The Government will develop a new NHS-approved masters of business administration (MBA) degree at top UK universities, as well as a fast-track programme for doctors and nurses to become future NHS leaders.

GPs and nurses are capable of taking on senior roles of the ‘same standard as the best in the NHS and the private sector’, Mr Hunt said in a speech.

He argued building better leadership ‘is the only way’ to deal with the high frontline pressures which GPs and nurses are currently facing.

Speaking at the NHS Providers annual conference, the Mr Hunt said he wants to develop health professionals into chief executives.

This comes as currently only a third of NHS chief executives have a clinical background.

In response, the health service will recruit the UK’s ‘brightest graduates’ to train in leadership roles by expanding the NHS graduate scheme, Hunt said.

Available places on the graduate scheme will be doubled in number next year from 100 to 200, with plans for up to 1,000 places by 2020.

11:20 Also on the BBC News website, a major investigation into ambulance trust response times have found these are too slow.

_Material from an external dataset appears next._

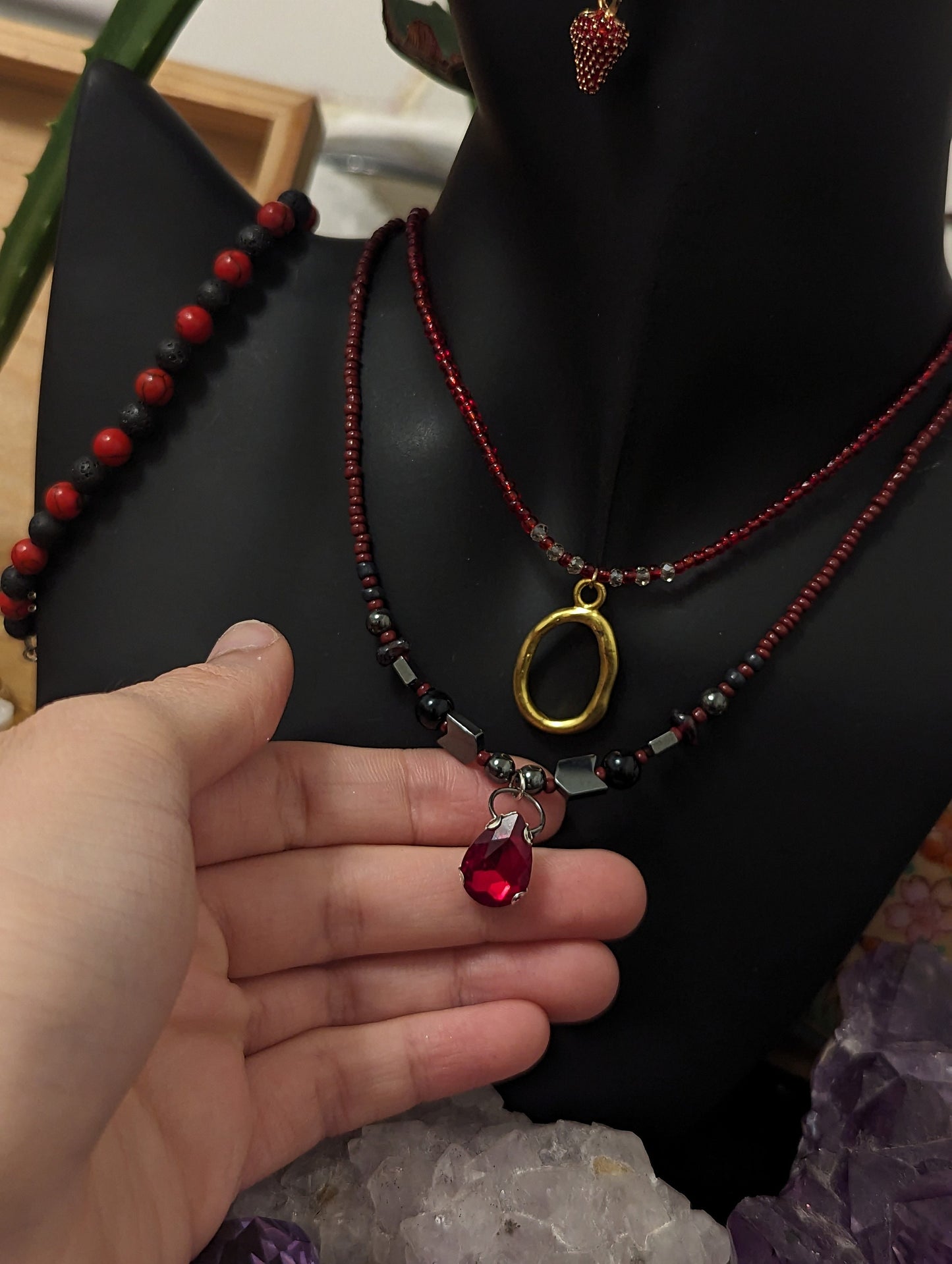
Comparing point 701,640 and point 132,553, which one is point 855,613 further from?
point 132,553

Only one of 13 ambulance trusts in the UK is currently meeting the target of reaching cardiac arrests within eight minutes.

The BBC’s FOI requests also revealed that more than 500,000 hours of crew time was lost to queuing at A&E departments in 2015/16 across England, Wales and Northern Ireland (a 52% rise in two years).

The news comes a week after Pulse published a dossier of GP experiences of waiting for emergency responses to 999 calls – including being forced to drive patients to hospital themselves.

It also comes as GPs will be waiting up to 40 minutes amid an ambulance trial to downgrade a wide range of serious conditions including heart attacks, strokes, sepsis, meningitis and acute exacerbation of COPD/asthma.

09:30 Sleep deprivation is having a ruinous effect on the health of people in the UK, researchers have warned.

The Rand Europe study of 62,000 people found those sleeping less than six hours per night had a 13% higher mortality rate than those sleeping between seven and nine hours.

The study further concluded that sleep deprivation is costing the UK economy £40bn a year in lost productivity, and an 1.86% loss in economic growth.

Recommendations included workplaces investing in ‘nap rooms’ to allow workers to catch up on missed sleep, reports the BBC.

‘The effects from a lack of sleep are massive. Sleep deprivation not only influences an individual’s health and wellbeing but has a significant impact on a nation’s economy,’ said lead author Marco Hafner.